Insights from the training data strategy: The strategy of combining single-person datasets (for diversity) and multi-person datasets (for interaction knowledge) generalizes to other tasks that require exploiting complementary data sources.

Rating¶

Novelty: ⭐⭐⭐⭐ — First end-to-end framework for single-image multi-person textured 3D reconstruction; the group-instance design is highly inventive.
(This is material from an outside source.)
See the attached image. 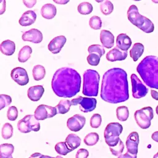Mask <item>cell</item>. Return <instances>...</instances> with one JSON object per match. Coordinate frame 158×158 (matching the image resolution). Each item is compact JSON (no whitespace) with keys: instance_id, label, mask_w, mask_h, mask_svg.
Returning <instances> with one entry per match:
<instances>
[{"instance_id":"cell-19","label":"cell","mask_w":158,"mask_h":158,"mask_svg":"<svg viewBox=\"0 0 158 158\" xmlns=\"http://www.w3.org/2000/svg\"><path fill=\"white\" fill-rule=\"evenodd\" d=\"M117 47L123 51H127L131 45L130 38L125 33H120L117 36Z\"/></svg>"},{"instance_id":"cell-41","label":"cell","mask_w":158,"mask_h":158,"mask_svg":"<svg viewBox=\"0 0 158 158\" xmlns=\"http://www.w3.org/2000/svg\"><path fill=\"white\" fill-rule=\"evenodd\" d=\"M11 102L12 98L10 96L2 94L0 95V110L9 106Z\"/></svg>"},{"instance_id":"cell-38","label":"cell","mask_w":158,"mask_h":158,"mask_svg":"<svg viewBox=\"0 0 158 158\" xmlns=\"http://www.w3.org/2000/svg\"><path fill=\"white\" fill-rule=\"evenodd\" d=\"M88 51L89 53H96L101 56H103L105 53V50L103 48V46L99 45V44H92L89 46L88 48Z\"/></svg>"},{"instance_id":"cell-6","label":"cell","mask_w":158,"mask_h":158,"mask_svg":"<svg viewBox=\"0 0 158 158\" xmlns=\"http://www.w3.org/2000/svg\"><path fill=\"white\" fill-rule=\"evenodd\" d=\"M123 127L118 122L109 123L104 130L105 141L109 147L115 146L120 140L119 135L122 133Z\"/></svg>"},{"instance_id":"cell-20","label":"cell","mask_w":158,"mask_h":158,"mask_svg":"<svg viewBox=\"0 0 158 158\" xmlns=\"http://www.w3.org/2000/svg\"><path fill=\"white\" fill-rule=\"evenodd\" d=\"M100 40L103 47L107 49L111 48L114 46V36L109 31L102 30L100 33Z\"/></svg>"},{"instance_id":"cell-12","label":"cell","mask_w":158,"mask_h":158,"mask_svg":"<svg viewBox=\"0 0 158 158\" xmlns=\"http://www.w3.org/2000/svg\"><path fill=\"white\" fill-rule=\"evenodd\" d=\"M11 78L18 85L21 86L26 85L29 81V78L25 69L22 67L13 69L10 73Z\"/></svg>"},{"instance_id":"cell-11","label":"cell","mask_w":158,"mask_h":158,"mask_svg":"<svg viewBox=\"0 0 158 158\" xmlns=\"http://www.w3.org/2000/svg\"><path fill=\"white\" fill-rule=\"evenodd\" d=\"M57 108L44 104L38 106L35 110L34 116L38 120H43L57 114Z\"/></svg>"},{"instance_id":"cell-39","label":"cell","mask_w":158,"mask_h":158,"mask_svg":"<svg viewBox=\"0 0 158 158\" xmlns=\"http://www.w3.org/2000/svg\"><path fill=\"white\" fill-rule=\"evenodd\" d=\"M101 56L96 53H90L87 57V61L88 64L93 66H96L100 62Z\"/></svg>"},{"instance_id":"cell-15","label":"cell","mask_w":158,"mask_h":158,"mask_svg":"<svg viewBox=\"0 0 158 158\" xmlns=\"http://www.w3.org/2000/svg\"><path fill=\"white\" fill-rule=\"evenodd\" d=\"M22 38L25 41H30L33 43H40L43 40V35L40 30L36 28H31L30 30L23 33Z\"/></svg>"},{"instance_id":"cell-13","label":"cell","mask_w":158,"mask_h":158,"mask_svg":"<svg viewBox=\"0 0 158 158\" xmlns=\"http://www.w3.org/2000/svg\"><path fill=\"white\" fill-rule=\"evenodd\" d=\"M85 123L86 118L84 116L75 114L67 120V125L70 130L78 131L84 127Z\"/></svg>"},{"instance_id":"cell-34","label":"cell","mask_w":158,"mask_h":158,"mask_svg":"<svg viewBox=\"0 0 158 158\" xmlns=\"http://www.w3.org/2000/svg\"><path fill=\"white\" fill-rule=\"evenodd\" d=\"M55 150L58 154L63 156L67 155L68 153L72 151V150L68 147L65 142L57 143L55 146Z\"/></svg>"},{"instance_id":"cell-14","label":"cell","mask_w":158,"mask_h":158,"mask_svg":"<svg viewBox=\"0 0 158 158\" xmlns=\"http://www.w3.org/2000/svg\"><path fill=\"white\" fill-rule=\"evenodd\" d=\"M139 144V135L136 131H133L129 134L126 140V146L127 152L133 155L138 153V146Z\"/></svg>"},{"instance_id":"cell-18","label":"cell","mask_w":158,"mask_h":158,"mask_svg":"<svg viewBox=\"0 0 158 158\" xmlns=\"http://www.w3.org/2000/svg\"><path fill=\"white\" fill-rule=\"evenodd\" d=\"M44 92V89L42 85H36L28 88L27 95L31 101H38L41 99Z\"/></svg>"},{"instance_id":"cell-1","label":"cell","mask_w":158,"mask_h":158,"mask_svg":"<svg viewBox=\"0 0 158 158\" xmlns=\"http://www.w3.org/2000/svg\"><path fill=\"white\" fill-rule=\"evenodd\" d=\"M101 98L106 102L117 104L129 98L128 83L127 72L120 68L107 70L102 77Z\"/></svg>"},{"instance_id":"cell-7","label":"cell","mask_w":158,"mask_h":158,"mask_svg":"<svg viewBox=\"0 0 158 158\" xmlns=\"http://www.w3.org/2000/svg\"><path fill=\"white\" fill-rule=\"evenodd\" d=\"M134 117L138 125L142 129H147L151 126V121L154 117L153 109L151 107H145L137 110Z\"/></svg>"},{"instance_id":"cell-26","label":"cell","mask_w":158,"mask_h":158,"mask_svg":"<svg viewBox=\"0 0 158 158\" xmlns=\"http://www.w3.org/2000/svg\"><path fill=\"white\" fill-rule=\"evenodd\" d=\"M32 52V49L29 46H23L19 51L18 54V60L20 62H25L30 57Z\"/></svg>"},{"instance_id":"cell-42","label":"cell","mask_w":158,"mask_h":158,"mask_svg":"<svg viewBox=\"0 0 158 158\" xmlns=\"http://www.w3.org/2000/svg\"><path fill=\"white\" fill-rule=\"evenodd\" d=\"M18 116V110L15 106H10L7 112V117L9 120L14 121L17 119Z\"/></svg>"},{"instance_id":"cell-9","label":"cell","mask_w":158,"mask_h":158,"mask_svg":"<svg viewBox=\"0 0 158 158\" xmlns=\"http://www.w3.org/2000/svg\"><path fill=\"white\" fill-rule=\"evenodd\" d=\"M72 106H80V110L83 112H91L96 107L97 101L95 98L78 96L70 101Z\"/></svg>"},{"instance_id":"cell-25","label":"cell","mask_w":158,"mask_h":158,"mask_svg":"<svg viewBox=\"0 0 158 158\" xmlns=\"http://www.w3.org/2000/svg\"><path fill=\"white\" fill-rule=\"evenodd\" d=\"M65 143L68 147L73 151L80 146L81 138L75 134H69L65 138Z\"/></svg>"},{"instance_id":"cell-50","label":"cell","mask_w":158,"mask_h":158,"mask_svg":"<svg viewBox=\"0 0 158 158\" xmlns=\"http://www.w3.org/2000/svg\"><path fill=\"white\" fill-rule=\"evenodd\" d=\"M153 158H158V152L154 156Z\"/></svg>"},{"instance_id":"cell-4","label":"cell","mask_w":158,"mask_h":158,"mask_svg":"<svg viewBox=\"0 0 158 158\" xmlns=\"http://www.w3.org/2000/svg\"><path fill=\"white\" fill-rule=\"evenodd\" d=\"M127 17L129 21L134 25L139 28L145 33H150L154 30L153 23L147 17L141 15L138 7L133 4L130 6L127 10Z\"/></svg>"},{"instance_id":"cell-23","label":"cell","mask_w":158,"mask_h":158,"mask_svg":"<svg viewBox=\"0 0 158 158\" xmlns=\"http://www.w3.org/2000/svg\"><path fill=\"white\" fill-rule=\"evenodd\" d=\"M0 49L1 52L4 55L11 56L15 51V44L14 41L7 40L1 43L0 45Z\"/></svg>"},{"instance_id":"cell-21","label":"cell","mask_w":158,"mask_h":158,"mask_svg":"<svg viewBox=\"0 0 158 158\" xmlns=\"http://www.w3.org/2000/svg\"><path fill=\"white\" fill-rule=\"evenodd\" d=\"M36 19V14L33 10H28L22 15L19 22L21 26H29L35 23Z\"/></svg>"},{"instance_id":"cell-16","label":"cell","mask_w":158,"mask_h":158,"mask_svg":"<svg viewBox=\"0 0 158 158\" xmlns=\"http://www.w3.org/2000/svg\"><path fill=\"white\" fill-rule=\"evenodd\" d=\"M66 42V38L60 35L54 38L48 44V49L53 54L59 53Z\"/></svg>"},{"instance_id":"cell-30","label":"cell","mask_w":158,"mask_h":158,"mask_svg":"<svg viewBox=\"0 0 158 158\" xmlns=\"http://www.w3.org/2000/svg\"><path fill=\"white\" fill-rule=\"evenodd\" d=\"M100 4V9L101 12L106 15L110 14L114 10V5L110 1H102Z\"/></svg>"},{"instance_id":"cell-29","label":"cell","mask_w":158,"mask_h":158,"mask_svg":"<svg viewBox=\"0 0 158 158\" xmlns=\"http://www.w3.org/2000/svg\"><path fill=\"white\" fill-rule=\"evenodd\" d=\"M14 147L11 144H2L0 146V157H8L12 156Z\"/></svg>"},{"instance_id":"cell-54","label":"cell","mask_w":158,"mask_h":158,"mask_svg":"<svg viewBox=\"0 0 158 158\" xmlns=\"http://www.w3.org/2000/svg\"><path fill=\"white\" fill-rule=\"evenodd\" d=\"M29 158H32V157H29Z\"/></svg>"},{"instance_id":"cell-36","label":"cell","mask_w":158,"mask_h":158,"mask_svg":"<svg viewBox=\"0 0 158 158\" xmlns=\"http://www.w3.org/2000/svg\"><path fill=\"white\" fill-rule=\"evenodd\" d=\"M90 27L94 30H99L102 27V21L99 17L94 15L91 17L89 21Z\"/></svg>"},{"instance_id":"cell-3","label":"cell","mask_w":158,"mask_h":158,"mask_svg":"<svg viewBox=\"0 0 158 158\" xmlns=\"http://www.w3.org/2000/svg\"><path fill=\"white\" fill-rule=\"evenodd\" d=\"M136 71L147 86L158 89V57H145L138 65Z\"/></svg>"},{"instance_id":"cell-52","label":"cell","mask_w":158,"mask_h":158,"mask_svg":"<svg viewBox=\"0 0 158 158\" xmlns=\"http://www.w3.org/2000/svg\"><path fill=\"white\" fill-rule=\"evenodd\" d=\"M54 158H63V157H61V156H56V157H54Z\"/></svg>"},{"instance_id":"cell-35","label":"cell","mask_w":158,"mask_h":158,"mask_svg":"<svg viewBox=\"0 0 158 158\" xmlns=\"http://www.w3.org/2000/svg\"><path fill=\"white\" fill-rule=\"evenodd\" d=\"M13 134V127L11 124L9 123H6L4 124L2 128V131H1V135L2 138L4 139H7L10 138L12 137Z\"/></svg>"},{"instance_id":"cell-49","label":"cell","mask_w":158,"mask_h":158,"mask_svg":"<svg viewBox=\"0 0 158 158\" xmlns=\"http://www.w3.org/2000/svg\"><path fill=\"white\" fill-rule=\"evenodd\" d=\"M54 2L57 3V4H65L67 2H69V1H65V0H59V1H56L54 0Z\"/></svg>"},{"instance_id":"cell-2","label":"cell","mask_w":158,"mask_h":158,"mask_svg":"<svg viewBox=\"0 0 158 158\" xmlns=\"http://www.w3.org/2000/svg\"><path fill=\"white\" fill-rule=\"evenodd\" d=\"M51 87L57 96L72 98L80 90L81 77L75 69L62 67L55 72L51 81Z\"/></svg>"},{"instance_id":"cell-44","label":"cell","mask_w":158,"mask_h":158,"mask_svg":"<svg viewBox=\"0 0 158 158\" xmlns=\"http://www.w3.org/2000/svg\"><path fill=\"white\" fill-rule=\"evenodd\" d=\"M23 4L28 8L33 7L34 5L36 3V0H30V1H27V0H23Z\"/></svg>"},{"instance_id":"cell-28","label":"cell","mask_w":158,"mask_h":158,"mask_svg":"<svg viewBox=\"0 0 158 158\" xmlns=\"http://www.w3.org/2000/svg\"><path fill=\"white\" fill-rule=\"evenodd\" d=\"M33 78L36 81L42 80L46 75V70L44 67L41 65H36L34 66L32 70Z\"/></svg>"},{"instance_id":"cell-40","label":"cell","mask_w":158,"mask_h":158,"mask_svg":"<svg viewBox=\"0 0 158 158\" xmlns=\"http://www.w3.org/2000/svg\"><path fill=\"white\" fill-rule=\"evenodd\" d=\"M102 122V118L101 115L99 114H94L90 118V125L92 128H98Z\"/></svg>"},{"instance_id":"cell-31","label":"cell","mask_w":158,"mask_h":158,"mask_svg":"<svg viewBox=\"0 0 158 158\" xmlns=\"http://www.w3.org/2000/svg\"><path fill=\"white\" fill-rule=\"evenodd\" d=\"M117 117L120 121H125L129 116L128 109L126 106H119L116 109Z\"/></svg>"},{"instance_id":"cell-53","label":"cell","mask_w":158,"mask_h":158,"mask_svg":"<svg viewBox=\"0 0 158 158\" xmlns=\"http://www.w3.org/2000/svg\"><path fill=\"white\" fill-rule=\"evenodd\" d=\"M0 158H4V157H0ZM5 158H13V157H12V156H10L9 157H5Z\"/></svg>"},{"instance_id":"cell-33","label":"cell","mask_w":158,"mask_h":158,"mask_svg":"<svg viewBox=\"0 0 158 158\" xmlns=\"http://www.w3.org/2000/svg\"><path fill=\"white\" fill-rule=\"evenodd\" d=\"M93 6L88 2H83L78 6V11L82 15H88L92 12Z\"/></svg>"},{"instance_id":"cell-8","label":"cell","mask_w":158,"mask_h":158,"mask_svg":"<svg viewBox=\"0 0 158 158\" xmlns=\"http://www.w3.org/2000/svg\"><path fill=\"white\" fill-rule=\"evenodd\" d=\"M17 128L20 132L27 133L31 131H39L40 129V124L33 115H27L19 120Z\"/></svg>"},{"instance_id":"cell-43","label":"cell","mask_w":158,"mask_h":158,"mask_svg":"<svg viewBox=\"0 0 158 158\" xmlns=\"http://www.w3.org/2000/svg\"><path fill=\"white\" fill-rule=\"evenodd\" d=\"M89 152L85 149H80L76 154L75 158H87L88 157Z\"/></svg>"},{"instance_id":"cell-22","label":"cell","mask_w":158,"mask_h":158,"mask_svg":"<svg viewBox=\"0 0 158 158\" xmlns=\"http://www.w3.org/2000/svg\"><path fill=\"white\" fill-rule=\"evenodd\" d=\"M57 10L54 5L52 4H46L41 9V14L43 17L46 19H51L56 15Z\"/></svg>"},{"instance_id":"cell-10","label":"cell","mask_w":158,"mask_h":158,"mask_svg":"<svg viewBox=\"0 0 158 158\" xmlns=\"http://www.w3.org/2000/svg\"><path fill=\"white\" fill-rule=\"evenodd\" d=\"M130 78L132 86V95L133 98L139 99L144 97L148 93V89L135 73H132Z\"/></svg>"},{"instance_id":"cell-5","label":"cell","mask_w":158,"mask_h":158,"mask_svg":"<svg viewBox=\"0 0 158 158\" xmlns=\"http://www.w3.org/2000/svg\"><path fill=\"white\" fill-rule=\"evenodd\" d=\"M100 75L92 69H88L83 73L82 93L86 96H97L98 94Z\"/></svg>"},{"instance_id":"cell-24","label":"cell","mask_w":158,"mask_h":158,"mask_svg":"<svg viewBox=\"0 0 158 158\" xmlns=\"http://www.w3.org/2000/svg\"><path fill=\"white\" fill-rule=\"evenodd\" d=\"M144 47L143 44L140 43H136L133 44L130 51V57L133 59V61H137L138 59L142 56L144 52Z\"/></svg>"},{"instance_id":"cell-46","label":"cell","mask_w":158,"mask_h":158,"mask_svg":"<svg viewBox=\"0 0 158 158\" xmlns=\"http://www.w3.org/2000/svg\"><path fill=\"white\" fill-rule=\"evenodd\" d=\"M118 158H136V155H133L127 152L125 154H121L120 156H119Z\"/></svg>"},{"instance_id":"cell-27","label":"cell","mask_w":158,"mask_h":158,"mask_svg":"<svg viewBox=\"0 0 158 158\" xmlns=\"http://www.w3.org/2000/svg\"><path fill=\"white\" fill-rule=\"evenodd\" d=\"M72 106L71 101L68 99H62L56 106L57 109V112L60 114H65L70 110Z\"/></svg>"},{"instance_id":"cell-37","label":"cell","mask_w":158,"mask_h":158,"mask_svg":"<svg viewBox=\"0 0 158 158\" xmlns=\"http://www.w3.org/2000/svg\"><path fill=\"white\" fill-rule=\"evenodd\" d=\"M110 151L114 156H119L122 154L123 149H124V144L122 141L120 139L118 144L113 147H109Z\"/></svg>"},{"instance_id":"cell-51","label":"cell","mask_w":158,"mask_h":158,"mask_svg":"<svg viewBox=\"0 0 158 158\" xmlns=\"http://www.w3.org/2000/svg\"><path fill=\"white\" fill-rule=\"evenodd\" d=\"M156 112L157 114L158 115V106L156 107Z\"/></svg>"},{"instance_id":"cell-45","label":"cell","mask_w":158,"mask_h":158,"mask_svg":"<svg viewBox=\"0 0 158 158\" xmlns=\"http://www.w3.org/2000/svg\"><path fill=\"white\" fill-rule=\"evenodd\" d=\"M30 157H36V158H54V157H52L51 156L43 155V154H41V153H39V152H35V153L31 154Z\"/></svg>"},{"instance_id":"cell-48","label":"cell","mask_w":158,"mask_h":158,"mask_svg":"<svg viewBox=\"0 0 158 158\" xmlns=\"http://www.w3.org/2000/svg\"><path fill=\"white\" fill-rule=\"evenodd\" d=\"M151 138L154 141L158 143V131L154 132L151 136Z\"/></svg>"},{"instance_id":"cell-17","label":"cell","mask_w":158,"mask_h":158,"mask_svg":"<svg viewBox=\"0 0 158 158\" xmlns=\"http://www.w3.org/2000/svg\"><path fill=\"white\" fill-rule=\"evenodd\" d=\"M127 57V51H123L117 47L109 51L106 54V59L110 62L125 60Z\"/></svg>"},{"instance_id":"cell-47","label":"cell","mask_w":158,"mask_h":158,"mask_svg":"<svg viewBox=\"0 0 158 158\" xmlns=\"http://www.w3.org/2000/svg\"><path fill=\"white\" fill-rule=\"evenodd\" d=\"M151 94L153 99H154L156 100H158V92L157 91L152 89L151 91Z\"/></svg>"},{"instance_id":"cell-32","label":"cell","mask_w":158,"mask_h":158,"mask_svg":"<svg viewBox=\"0 0 158 158\" xmlns=\"http://www.w3.org/2000/svg\"><path fill=\"white\" fill-rule=\"evenodd\" d=\"M99 137L96 132H91L86 135L83 139L85 144L87 146H93L99 141Z\"/></svg>"}]
</instances>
Experimental Thoroughness: ⭐⭐⭐⭐ — Comprehensive coverage via quantitative, qualitative, ablation, and in-the-wild evaluations; the CP metric is novel and useful.
Writing Quality: ⭐⭐⭐⭐ — Clear analysis of three challenges, systematic method description, and excellent figures.
Value: ⭐⭐⭐⭐ — Opens a new direction for multi-person 3D reconstruction with broad practical applications (AR/VR, telepresence, digital humans).